The effect of being the first candidate listed on the ballot — known as the “primacy effect” vote, the “windfall vote” or the “donkey vote” — is especially meaningful in Florida, where razor-thin margins are common in statewide elections.

“By systematically awarding a statistically significant advantage to the candidates of the party in power, Florida’s ballot order scheme takes a side in partisan elections,” the judge wrote.

The Constitution does not allow “a state to put its thumb on the scale and award an electoral advantage to the party in power” he added.

In his 74-page order (.pdf), Walker relied in part on testimony from three expert witnesses who represented the plaintiffs, which include the Democratic National Committee, the Democratic Governors Association, the Democratic Legislative Campaign Committee, Priorities USA and the Democratic Congressional Campaign Committee.

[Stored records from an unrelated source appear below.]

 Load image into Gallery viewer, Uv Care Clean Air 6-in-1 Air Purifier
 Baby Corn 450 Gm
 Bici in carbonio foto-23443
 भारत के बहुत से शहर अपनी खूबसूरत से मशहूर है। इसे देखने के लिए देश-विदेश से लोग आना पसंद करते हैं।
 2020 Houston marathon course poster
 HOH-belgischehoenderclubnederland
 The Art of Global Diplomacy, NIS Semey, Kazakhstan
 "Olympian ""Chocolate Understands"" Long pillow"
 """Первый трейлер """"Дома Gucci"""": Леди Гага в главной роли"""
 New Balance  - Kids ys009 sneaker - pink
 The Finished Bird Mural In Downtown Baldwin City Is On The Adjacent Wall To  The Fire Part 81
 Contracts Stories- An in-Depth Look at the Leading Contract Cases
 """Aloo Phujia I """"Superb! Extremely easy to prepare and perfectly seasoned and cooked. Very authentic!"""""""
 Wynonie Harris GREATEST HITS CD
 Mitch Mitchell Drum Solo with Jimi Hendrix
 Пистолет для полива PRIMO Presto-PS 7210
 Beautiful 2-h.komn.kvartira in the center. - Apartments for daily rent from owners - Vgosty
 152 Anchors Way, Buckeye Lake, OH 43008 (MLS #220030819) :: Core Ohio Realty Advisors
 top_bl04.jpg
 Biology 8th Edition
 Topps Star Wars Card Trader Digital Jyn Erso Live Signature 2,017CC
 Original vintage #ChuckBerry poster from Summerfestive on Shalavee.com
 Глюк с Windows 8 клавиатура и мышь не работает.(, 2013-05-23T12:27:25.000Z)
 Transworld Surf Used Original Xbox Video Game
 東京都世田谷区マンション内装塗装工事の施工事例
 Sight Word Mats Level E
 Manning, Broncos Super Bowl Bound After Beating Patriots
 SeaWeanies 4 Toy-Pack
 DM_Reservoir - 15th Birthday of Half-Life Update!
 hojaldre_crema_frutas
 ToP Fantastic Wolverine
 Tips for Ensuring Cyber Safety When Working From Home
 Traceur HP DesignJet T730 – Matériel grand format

For example, political scientist Jon Krosnick’s analysis of Florida elections from 1978 through 2016 found that first-listed candidates have historically gained an average advantage of 5 percentage points due to their ballot position, an effect that has less than a 1 percent probability of occurring by chance, Walker noted.

In a state with a “history of election results in which the margin of victory or defeat is less than three to five percentage points,” Walker wrote, the state law has impacted plaintiffs First and 14th Amendment rights “by systematically allocating that small but statistically significant advantage” to candidates of the same party as the last-elected governor.

The judge also found that the defendants’ justifications for the “ballot order scheme” were “weak and entitled to little weight.”

While the advantage of appearing first on the ballot “is (a) relatively small percentage taken in isolation,” Walker agreed, “the records of Florida’s elections which are before this court demonstrate it is more than the margin of victory or defeat in a great many elections in Florida.”

Walker also acknowledged the ballot order is not the only reason a candidate wins or loses an election.

“But although no single raindrop bursts a dam, and a single small transaction rare is the sole cause of a bankruptcy, the dam still fails and the debtor becomes insolvent. Similarly, candidate name order effects are not the only reason elections are won and lost, but they do contribute substantially to candidates’ successes or failures at the polls,” he wrote.

The ballot order advantage “is a fair-weather friend to the party in power, whichever party that may be, and though its inclination may change depending on the prevailing political breeze it is unquestionably a partisan provision,” and is therefore politically discriminatory, the judge found.

Democratic National Committee Chairman Tom Perez hailed Walker’s decision, calling it “an important step in ensuring every Floridian can participate in a fair election.”

An unbiased ballot is one of the cornerstones of our democratic system and Democrats are taking every action possible to protect the integrity of our democratic process,” Perez said in a prepared statement.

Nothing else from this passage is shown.